They half finished the bottle of champagne and Julia realized that it was very late.
"I really think I ought to go to bed now."
"I'll leave you."
He got up and kissed her hand. When he was gone Julia bolted the door and undressed. Putting out all the lights except the one just behind her head she began to read. Presently there was a knock at the door.
"I'm sorry to disturb you. I left my toothbrush in the lavabo. May I get it?"
"I'm in bed."
"I can't go to sleep unless I brush my teeth."
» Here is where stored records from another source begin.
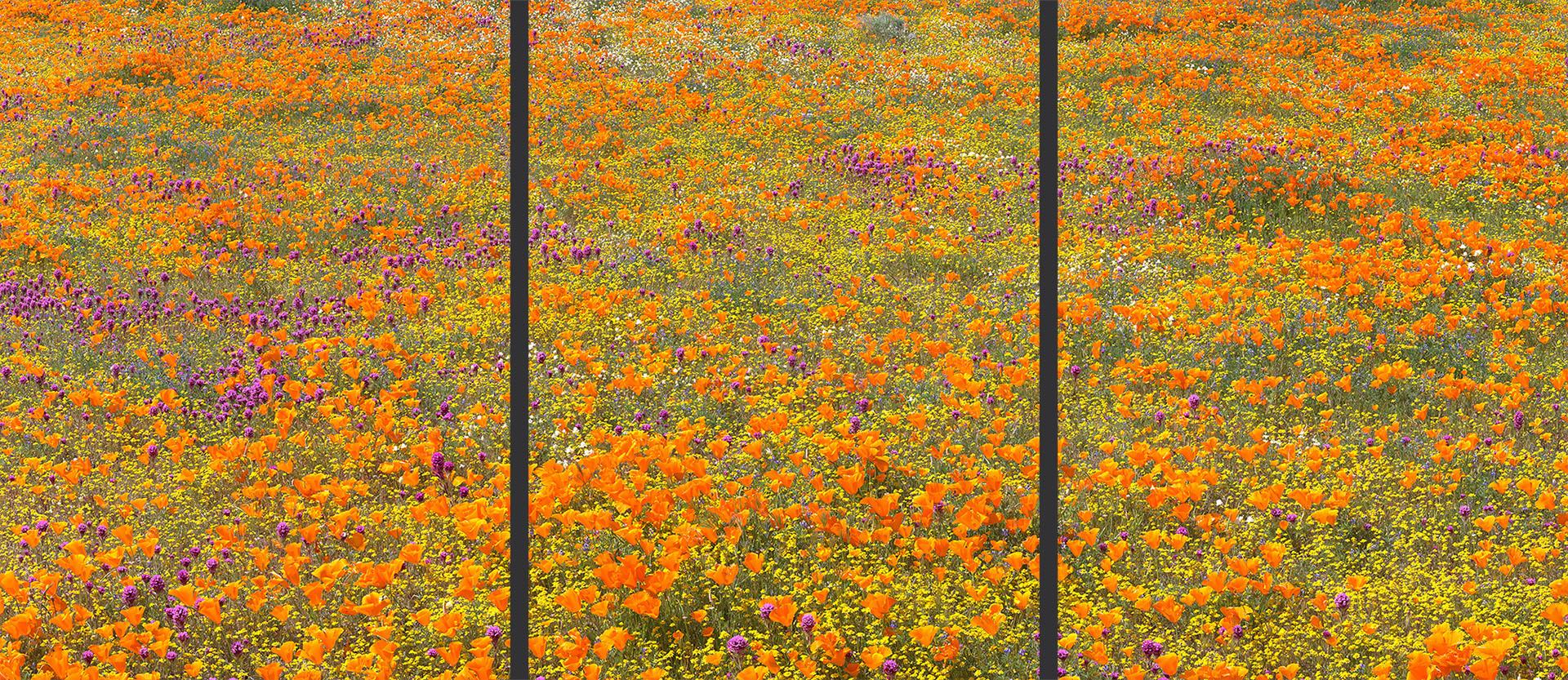 Wildflower Palette Triptych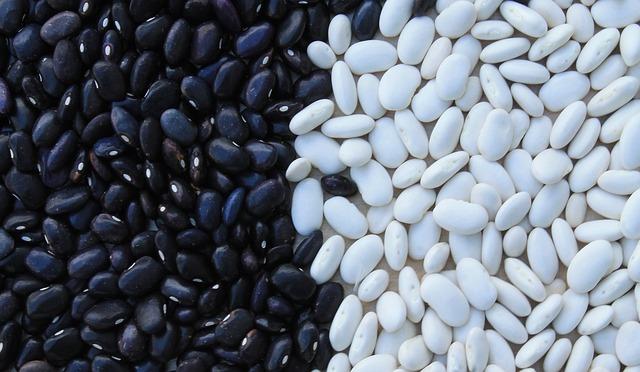 černé a bílé fazole.jpg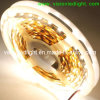 Luz de tira flexible de SMD 5050 LED (VS-F300M-12V-5050)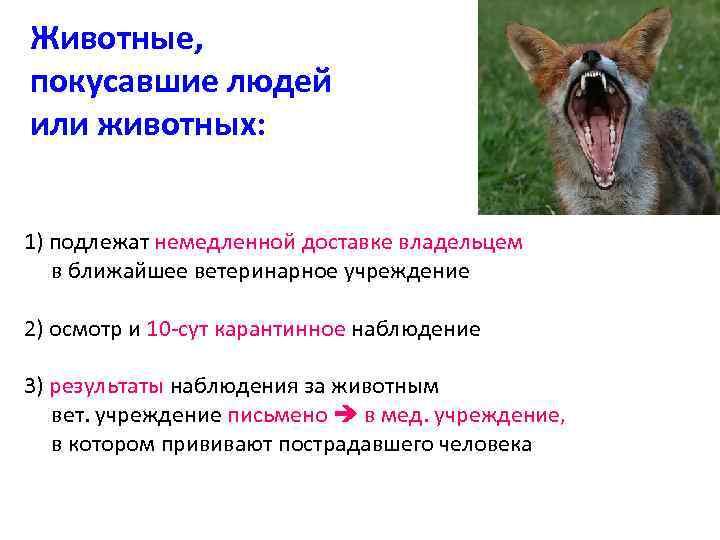 Животные, покусавшие людей или животных: 1) подлежат немедленной доставке владельцем в ближайшее ветеринарное учреждение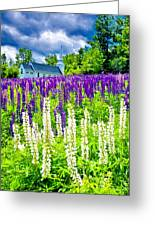 Holy Lupines Greeting Card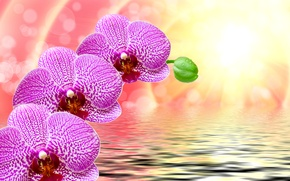 Wallpaper flowers, rays, background, purple, closeup, bokeh, water, ruffle, the sun, glare, orchids, drops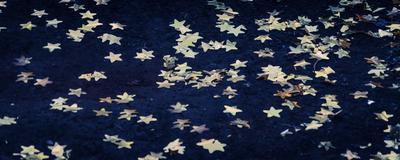 chão de estrelas_em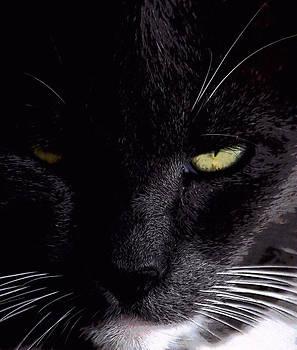 Cat 1A by Judith Szantyr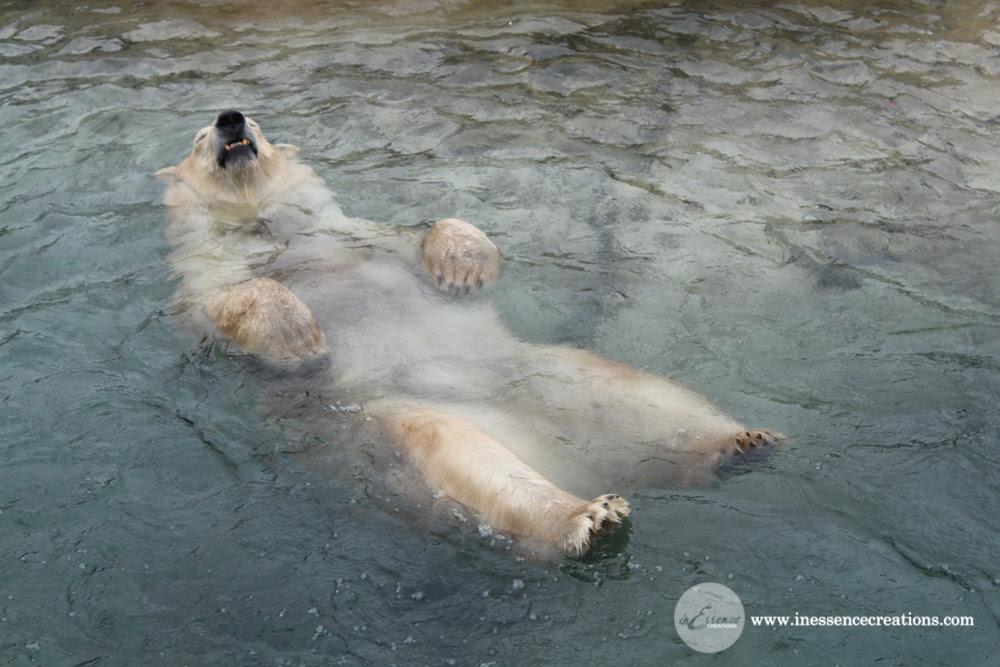 Polar Bear - Toronto Zoo, Ontario, Canada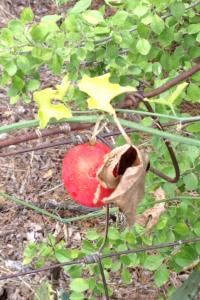 Lindheimer's globeberry, Balsam gourd, Globe berry, Snake apple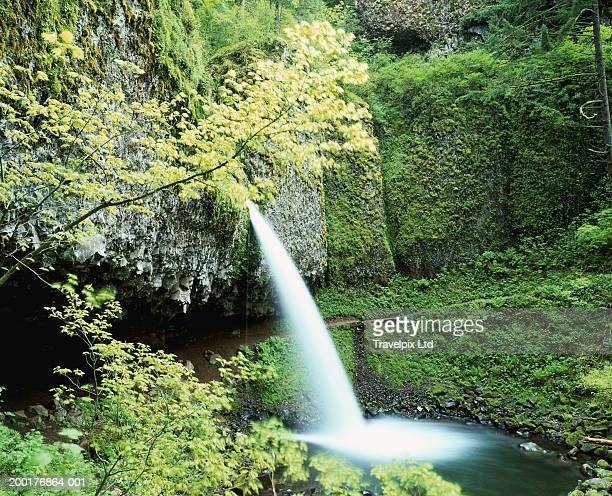usa, oregon, columbia gorge, horsetail falls - travel14 stock pictures, royalty-free photos & images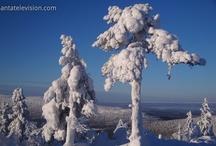 Laponia Fotos / LA LAPONIA MÁGICA Laponia mágica es la región hogar de Papá Noel y además es la región más al norte de Finlandia. Descubre las mejores destinaciones de Laponia finlandesa, la verdad detrás del reno, nieve, hielo, etc.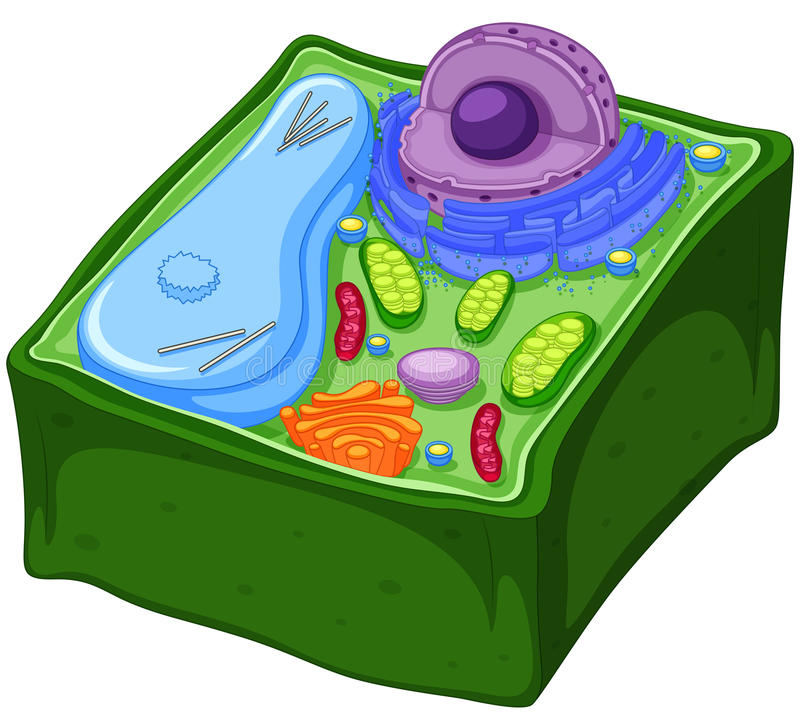 plant cell   dimensions stock vector illustration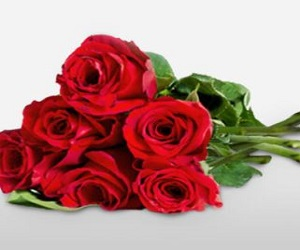 Red Bloomed Roses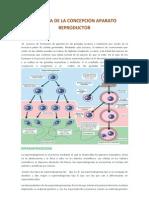 Biologia de La Concepcion Aparato Reproductor (Autoguardado)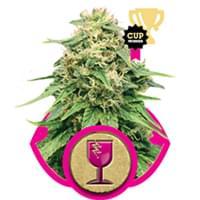 Critical cannabis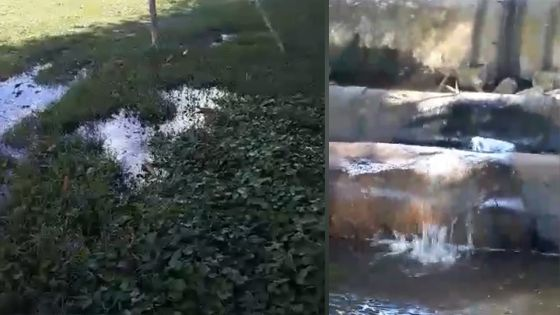La Marie : un tuyau de la CWA endommagé, l'eau envahit un terrain de foot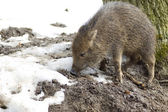 Piglet peccary. — Stock Photo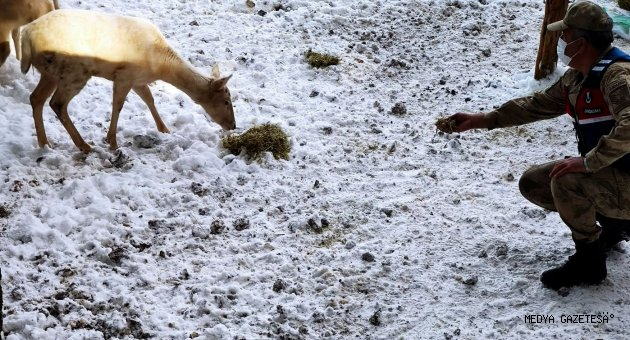 Kahramanmaraş'ta koruma altındaki geyikler için doğaya yem bırakıldı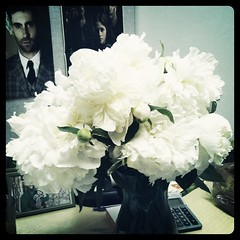 My coworker brought me a ton of Peonies from her garden!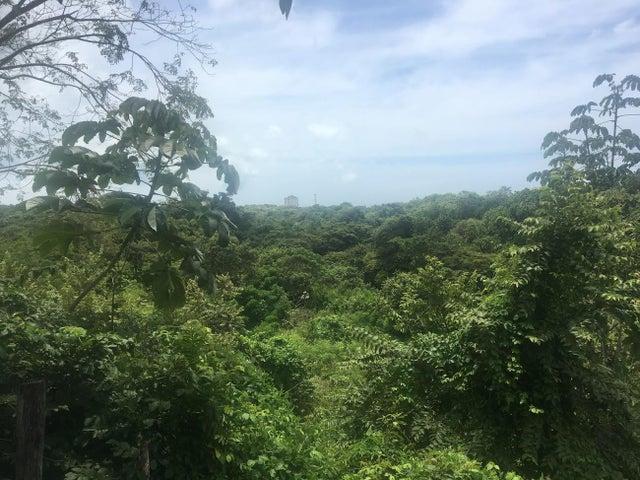 Terreno Panama>San Carlos>San Carlos - Venta:5.500.000 US Dollar - codigo: 19-12067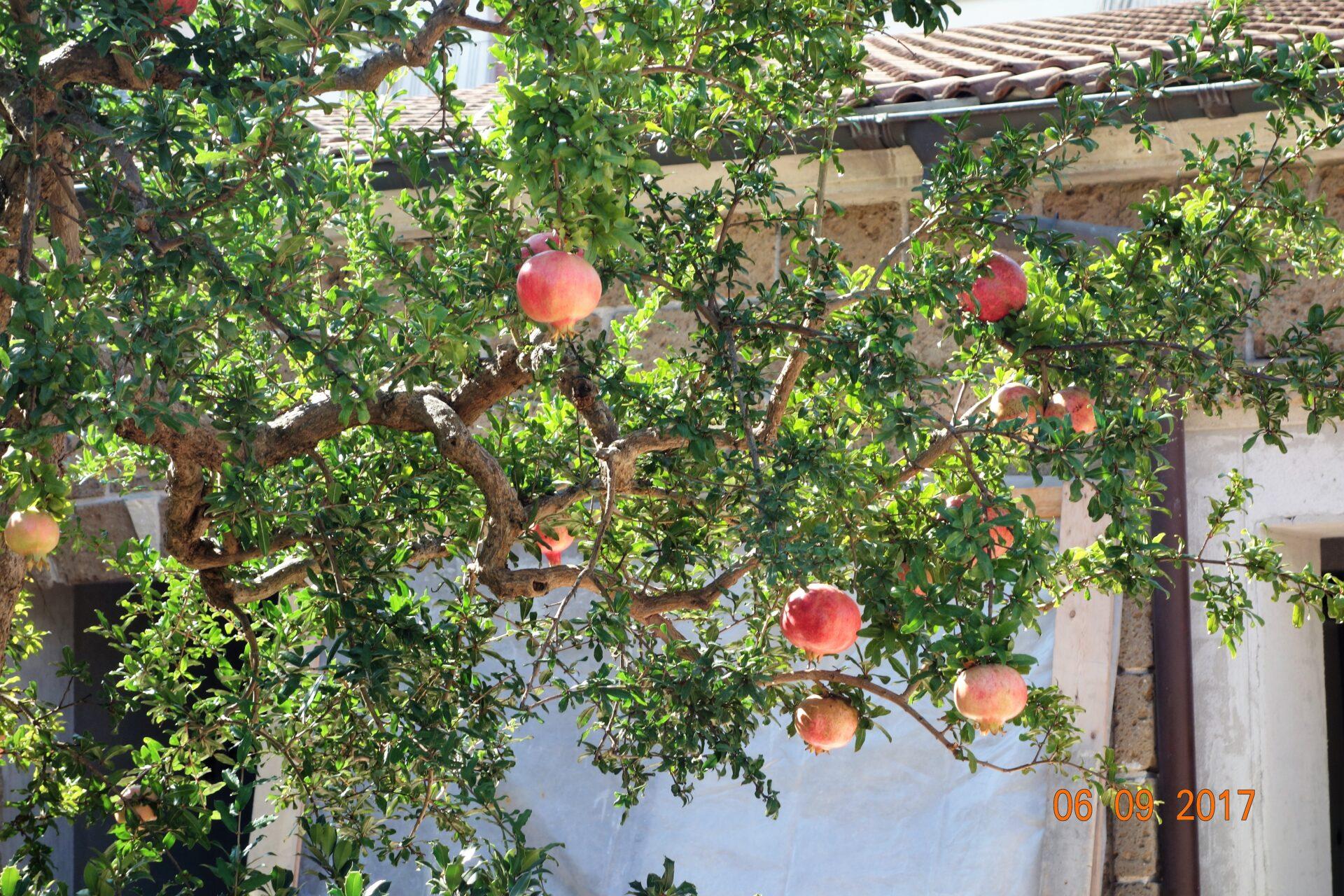 Melograno, Granatapfel überall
"Oh well, he's clean anyway."
With a little shrug of her shoulders Julia slipped her hand to the door and drew back the bolt. It would be stupid in the circumstances to be prudish. He came in, went into the lavatory and in a moment came out, brandishing a toothbrush. She had noticed it when she brushed her own teeth, but thought it belonged to the person who had the compartment next door. At that period adjoining compartments shared a lavatory. The Spaniard seemed to catch sight of the bottle.
"I'm so thirsty, do you mind if I have a glass of champagne?"
Julia was silent for a fraction of a second. It was his champagne and his compartment. Oh, well, in for a penny, in for a pound.
"Of course not."
He poured himself out a glass, lit a cigarette and sat down on the edge of her bed. She moved a little to give him more room. He accepted the situation as perfectly natural.
"You couldn't possibly have slept in that carriage," he said. "There's a man there who's a heavy breather. I'd almost rather he snored. If he snored one could wake him."
"I'm so sorry."
"Oh, it doesn't matter. If the worst comes to the worst I'll curl up in the corridor outside your door."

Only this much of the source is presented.